According to VTC’s website, only 15 percent of medical schools in the country use a patient-centered learning program.
In the Research Institute, which will eventually be housed in an adjacent building to the school, Tech professors and Carilion physicians will conduct research with the help of students.
“In addition to carrying out research, we will also train students in research,” said Michael Friedlander, executive director for the Research Institute. “Those researchers include graduate students from Tech and other schools, medical students from the school, and research fellows and physicians from Carilion.”
Research is one of the main ways that VTC will work with Tech on a daily basis.
“We’ll be collaborating quite extensively with other researchers at Tech, and we will be interconnected by virtue of the relationships with Tech departments,” Friedlander said. “We will also teach some classes at the medical school, primary at the graduate level, which will be videotaped so that students at Tech and other remote locations can see them.”
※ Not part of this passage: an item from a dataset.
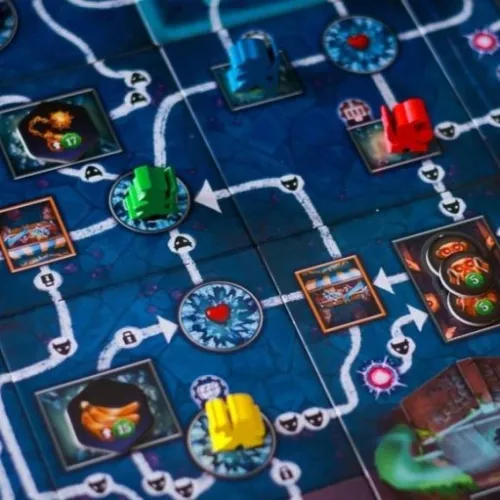 Gra Brzdęk! Katakumby! (Clank!) - Lucrum Games na Arena.pl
Johnson said that the professors at the medical school will include Tech faculty, Carilion physicians, as well as new independent hires.
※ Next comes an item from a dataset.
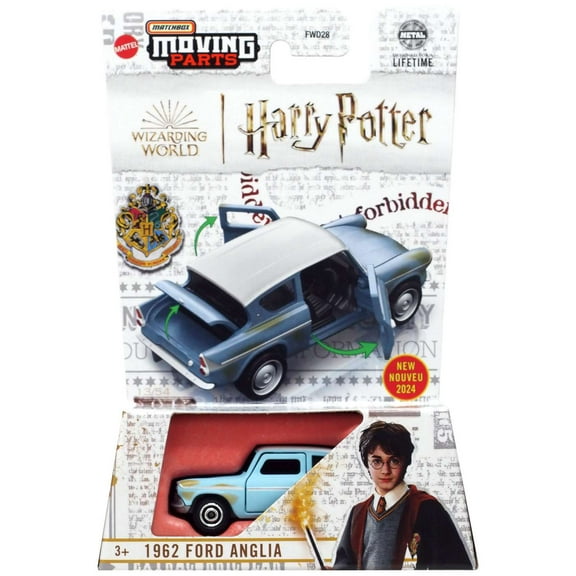 Matchbox Harry Potter 1962 Ford Anglia Diecast Vehicle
“Seeing the integration happen between the strong, outstanding students at Virginia Tech and the outstanding staff at Carilion is one of the things I’m most looking forward to. We’re the bridge between those two areas,” Friedlander said.
The Research Institute building will be opened officially on September 1, and some of the labs will begin to be set up that very day.
“By December 1, another section of the building will be complete, one that will house facilities for human brain imaging,” Friedlander said.
Buildings for both parts of the VTC were paid for through a capital projects bond package signed into legislation in 2008 by then-governor Tim Kaine.
However, VTC will be a private medical school. According to the medical school’s dean Johnson, tuition and philanthropy will be the main funding sources. A $40,000 tuition per year applies to all students, both in-state and out-of-state.
Johnson said that the school would also have economic benefits for the entire region, recalling her experience in her previous position as dean of the medical school at Eastern Carolina University.
“When I was at ECU, the medical school was about 30 years. It was an incredible example of how having a medical school present totally changed the region. When that was placed in Greenville, it really became the economic hub of the region,” Johnson said. “I think we’ve already seen some the economic growth.”